Na czele gangu stał Piotr P. z Rzeszowa, były zawodnik MMA (został wcześniej skazany). Marcin R. przed organami ścigania ukrywał się siedem lat, wydano za nim list gończy i europejski nakaz aresztowania. Wpadł 13 września 2019 r. podczas kontroli funkcjonariuszy Straży Granicznej na terenie budowy domów w województwie zachodniopomorskim. 

– Marcin R. posłużył się wówczas dokumentem prawa jazdy wystawionym na inną osobę oraz odmówił podania swoich danych osobowych – wspomina prokurator Rafał Teluk. Pogranicznicy sprawdzali wówczas, czy jedna z firm legalnie zatrudnia cudzoziemców.  „Tołdi” został wtedy aresztowany jako n/n. Gdy był za kratkami, udało się ustalić, kim jest.

Okazało się, że to Marcin R. i był w grupie, która w latach 2011-2012 prowadziła fabrykę marihuany w Pawłosiowie. Prokuratura oskarżyła go o udział w zorganizowanej grupie przestępczej, wytwarzanie znacznej ilości marihuany i przemycania dwa razy do Holandii ok. 10 kg „Amnezji” (wysokiej jakości marihuany) oraz fałszowania dokumentu. 
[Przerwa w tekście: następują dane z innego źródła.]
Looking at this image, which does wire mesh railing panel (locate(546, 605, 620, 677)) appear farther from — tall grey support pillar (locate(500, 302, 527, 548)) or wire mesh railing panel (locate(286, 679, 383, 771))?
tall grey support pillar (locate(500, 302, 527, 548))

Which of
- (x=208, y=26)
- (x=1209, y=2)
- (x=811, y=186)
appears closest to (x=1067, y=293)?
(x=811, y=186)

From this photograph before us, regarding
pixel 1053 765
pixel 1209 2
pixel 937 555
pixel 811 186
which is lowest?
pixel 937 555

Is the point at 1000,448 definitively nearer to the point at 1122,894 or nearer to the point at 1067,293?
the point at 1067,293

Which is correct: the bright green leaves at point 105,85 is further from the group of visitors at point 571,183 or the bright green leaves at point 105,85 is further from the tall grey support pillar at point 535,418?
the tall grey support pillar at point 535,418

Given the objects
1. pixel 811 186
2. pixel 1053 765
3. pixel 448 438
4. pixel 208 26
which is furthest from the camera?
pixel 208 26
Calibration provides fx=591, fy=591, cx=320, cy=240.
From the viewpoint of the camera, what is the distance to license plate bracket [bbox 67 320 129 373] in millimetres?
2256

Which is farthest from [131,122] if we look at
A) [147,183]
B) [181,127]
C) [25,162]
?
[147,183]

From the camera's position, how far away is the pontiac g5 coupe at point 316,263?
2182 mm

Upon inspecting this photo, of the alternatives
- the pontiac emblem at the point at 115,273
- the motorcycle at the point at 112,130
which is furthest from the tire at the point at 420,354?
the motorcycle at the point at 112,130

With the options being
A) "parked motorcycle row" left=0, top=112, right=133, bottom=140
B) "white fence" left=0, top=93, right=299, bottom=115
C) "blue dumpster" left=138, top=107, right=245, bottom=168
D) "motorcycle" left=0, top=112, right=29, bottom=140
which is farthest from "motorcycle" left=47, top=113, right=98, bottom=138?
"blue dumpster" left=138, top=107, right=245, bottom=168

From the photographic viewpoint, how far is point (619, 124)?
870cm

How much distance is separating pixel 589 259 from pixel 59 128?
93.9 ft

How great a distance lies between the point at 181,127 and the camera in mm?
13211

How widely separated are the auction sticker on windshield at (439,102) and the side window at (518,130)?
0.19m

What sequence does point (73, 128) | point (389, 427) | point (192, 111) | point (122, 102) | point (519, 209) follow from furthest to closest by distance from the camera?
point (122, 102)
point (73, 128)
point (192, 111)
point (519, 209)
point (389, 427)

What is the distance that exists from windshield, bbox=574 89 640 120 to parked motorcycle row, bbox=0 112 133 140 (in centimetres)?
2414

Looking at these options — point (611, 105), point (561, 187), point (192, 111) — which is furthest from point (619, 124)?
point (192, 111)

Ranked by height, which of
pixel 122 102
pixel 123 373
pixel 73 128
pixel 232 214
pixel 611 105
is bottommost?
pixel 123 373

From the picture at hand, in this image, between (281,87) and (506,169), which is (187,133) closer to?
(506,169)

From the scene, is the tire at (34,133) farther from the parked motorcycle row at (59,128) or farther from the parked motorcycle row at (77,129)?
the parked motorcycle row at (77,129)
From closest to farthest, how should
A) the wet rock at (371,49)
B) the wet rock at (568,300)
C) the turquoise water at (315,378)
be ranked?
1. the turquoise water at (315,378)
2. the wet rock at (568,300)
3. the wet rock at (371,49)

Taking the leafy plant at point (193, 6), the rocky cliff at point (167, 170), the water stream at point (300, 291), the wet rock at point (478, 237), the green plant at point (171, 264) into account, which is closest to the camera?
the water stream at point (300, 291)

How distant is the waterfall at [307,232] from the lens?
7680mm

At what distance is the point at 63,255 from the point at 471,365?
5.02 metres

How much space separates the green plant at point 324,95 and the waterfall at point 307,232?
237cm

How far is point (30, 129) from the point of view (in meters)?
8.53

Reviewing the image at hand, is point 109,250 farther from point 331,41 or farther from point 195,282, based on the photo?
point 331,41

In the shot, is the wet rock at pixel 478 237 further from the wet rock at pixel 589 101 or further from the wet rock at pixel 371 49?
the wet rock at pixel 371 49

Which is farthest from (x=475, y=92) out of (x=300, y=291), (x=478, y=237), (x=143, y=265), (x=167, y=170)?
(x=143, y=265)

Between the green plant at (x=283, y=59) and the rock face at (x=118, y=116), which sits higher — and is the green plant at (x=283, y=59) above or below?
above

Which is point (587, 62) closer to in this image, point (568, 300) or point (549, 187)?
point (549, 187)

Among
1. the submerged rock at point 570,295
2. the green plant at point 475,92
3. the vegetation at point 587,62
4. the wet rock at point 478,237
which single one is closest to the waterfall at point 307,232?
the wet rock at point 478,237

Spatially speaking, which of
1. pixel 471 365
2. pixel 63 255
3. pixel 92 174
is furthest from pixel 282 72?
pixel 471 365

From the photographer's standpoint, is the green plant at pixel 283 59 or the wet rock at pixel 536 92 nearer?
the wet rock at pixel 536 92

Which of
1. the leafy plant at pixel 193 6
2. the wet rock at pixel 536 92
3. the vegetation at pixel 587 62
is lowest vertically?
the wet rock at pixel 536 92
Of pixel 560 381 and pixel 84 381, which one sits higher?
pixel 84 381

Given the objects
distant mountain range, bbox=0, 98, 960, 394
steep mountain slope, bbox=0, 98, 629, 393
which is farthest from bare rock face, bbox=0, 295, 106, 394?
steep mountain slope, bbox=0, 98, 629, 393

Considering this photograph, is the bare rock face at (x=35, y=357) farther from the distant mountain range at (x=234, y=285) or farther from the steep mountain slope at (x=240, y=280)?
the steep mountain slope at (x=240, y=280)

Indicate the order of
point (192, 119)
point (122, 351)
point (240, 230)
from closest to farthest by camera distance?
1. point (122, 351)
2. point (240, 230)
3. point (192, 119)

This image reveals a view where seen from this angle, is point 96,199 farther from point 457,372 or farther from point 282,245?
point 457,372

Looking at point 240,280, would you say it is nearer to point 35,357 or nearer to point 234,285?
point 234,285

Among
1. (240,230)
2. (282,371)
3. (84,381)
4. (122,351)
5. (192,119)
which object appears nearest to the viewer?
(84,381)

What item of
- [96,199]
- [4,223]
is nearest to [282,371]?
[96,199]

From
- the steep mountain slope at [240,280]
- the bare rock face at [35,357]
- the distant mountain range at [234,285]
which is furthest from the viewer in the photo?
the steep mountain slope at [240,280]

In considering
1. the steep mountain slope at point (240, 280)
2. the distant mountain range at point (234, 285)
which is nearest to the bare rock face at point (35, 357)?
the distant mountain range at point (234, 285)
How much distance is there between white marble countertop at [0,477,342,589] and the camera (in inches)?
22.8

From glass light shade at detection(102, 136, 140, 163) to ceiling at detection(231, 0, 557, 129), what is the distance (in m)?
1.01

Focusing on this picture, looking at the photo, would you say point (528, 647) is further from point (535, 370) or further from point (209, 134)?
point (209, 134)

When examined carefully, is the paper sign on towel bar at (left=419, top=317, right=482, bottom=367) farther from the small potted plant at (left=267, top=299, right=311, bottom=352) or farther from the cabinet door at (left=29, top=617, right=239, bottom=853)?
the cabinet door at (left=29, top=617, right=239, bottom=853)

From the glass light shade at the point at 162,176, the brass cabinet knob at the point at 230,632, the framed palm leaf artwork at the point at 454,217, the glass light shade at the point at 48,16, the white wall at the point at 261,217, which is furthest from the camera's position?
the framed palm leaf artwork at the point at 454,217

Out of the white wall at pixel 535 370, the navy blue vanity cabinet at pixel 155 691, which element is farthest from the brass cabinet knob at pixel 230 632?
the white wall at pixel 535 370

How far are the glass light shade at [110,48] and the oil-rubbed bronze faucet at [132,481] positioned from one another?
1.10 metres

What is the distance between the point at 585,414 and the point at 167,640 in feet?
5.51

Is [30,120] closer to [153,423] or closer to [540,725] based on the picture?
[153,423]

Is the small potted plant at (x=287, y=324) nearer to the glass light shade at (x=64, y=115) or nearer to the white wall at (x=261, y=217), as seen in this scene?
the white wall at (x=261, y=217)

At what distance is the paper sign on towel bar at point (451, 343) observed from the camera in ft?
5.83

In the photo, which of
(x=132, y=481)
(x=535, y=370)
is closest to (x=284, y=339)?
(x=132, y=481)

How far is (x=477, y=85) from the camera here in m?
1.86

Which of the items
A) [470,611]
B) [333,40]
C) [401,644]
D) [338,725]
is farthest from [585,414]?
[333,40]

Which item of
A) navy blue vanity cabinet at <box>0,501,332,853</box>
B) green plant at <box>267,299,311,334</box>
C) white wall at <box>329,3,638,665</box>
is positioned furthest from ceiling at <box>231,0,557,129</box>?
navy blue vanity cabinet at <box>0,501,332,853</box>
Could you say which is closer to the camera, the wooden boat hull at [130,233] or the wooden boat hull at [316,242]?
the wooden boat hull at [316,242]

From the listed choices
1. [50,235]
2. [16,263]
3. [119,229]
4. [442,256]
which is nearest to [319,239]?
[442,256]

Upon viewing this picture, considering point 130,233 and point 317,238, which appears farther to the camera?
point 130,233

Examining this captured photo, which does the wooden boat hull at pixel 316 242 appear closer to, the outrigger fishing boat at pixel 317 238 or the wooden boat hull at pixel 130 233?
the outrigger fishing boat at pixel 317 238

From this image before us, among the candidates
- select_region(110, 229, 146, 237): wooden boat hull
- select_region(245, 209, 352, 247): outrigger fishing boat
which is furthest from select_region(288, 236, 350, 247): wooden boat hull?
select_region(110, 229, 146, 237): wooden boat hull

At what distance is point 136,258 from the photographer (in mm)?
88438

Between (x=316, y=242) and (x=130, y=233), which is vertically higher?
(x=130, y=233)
Sąd Okręgowy w Przemyślu skazał Marcina R. na 5 lat więzienia. On sam przyznał się do większości przestępstw, zaprzeczył tylko, że brał udział w przemycie marihuany (wartej na „czarnym rynku” co najmniej 30 tys. euro) do Holandii. 

Prokuratura poszukuje ostatniej osoby za udział w grupie przestępczej. To pochodzący z Legnicy na Dolnym Śląsku Marek J., ps. „Pershing”. On też ukrywa się przed policją, za nim również wydano list gończy i ENA. „Pershing” prawdopodobnie ukrywa się na terenie Wielkiej Brytanii.

„Profesjonalna” plantacja 

Plantacja była „profesjonalnie” przygotowana. W dwóch pomieszczeniach odbywała się hodowla roślin, w dwóch kolejnych były suszarnie, w jednym hodowla nowych krzewów. Na terenie plantacji zamontowano specjalistyczne oświetlenie, systemy wentylacyjne oraz dostarczające wodę do rosnących w donicach krzewów konopi.

Aby rośliny miały utrzymaną optymalną temperaturę oraz oświetlenie, w pomieszczeniach zamontowano profesjonalne sodowe żarówki oraz tranzystory do pracy. Zainstalowano również profesjonalną wentylację wraz z filtrami, odprowadzającymi powietrze z pomieszczeń, gdzie rosły rośliny. 

Ponadto, w osobnym budynku zainstalowano specjalistyczny agregat prądotwórczy o bardzo dużej mocy. „Hodowcy” mieszkali na terenie posesji. Okna były zasłonięte i zaklejone. Wytworzona na terenie plantacji „Amnezja” hurtowo była przemycana do Holandii. Za kilogram „Amnezji” na „czarnym rynku” płaciło się 5 tys. euro. 

Fabryka marihuany w Pawłosiowie była jedną z największych w Polsce, pięć „stref” miało łącznie ok. 500 m kw. Gangsterzy zainwestowali w nią około 700 tys. zł. Liczyli, że narkobiznes przyniesie im 10 mln zł zysku. Po dwóch zbiorach planowali ją przenieść w inne miejsce. Mieli ją spalić, gdyby na trop handlarzy wpadli policjanci. Nie zdążyli.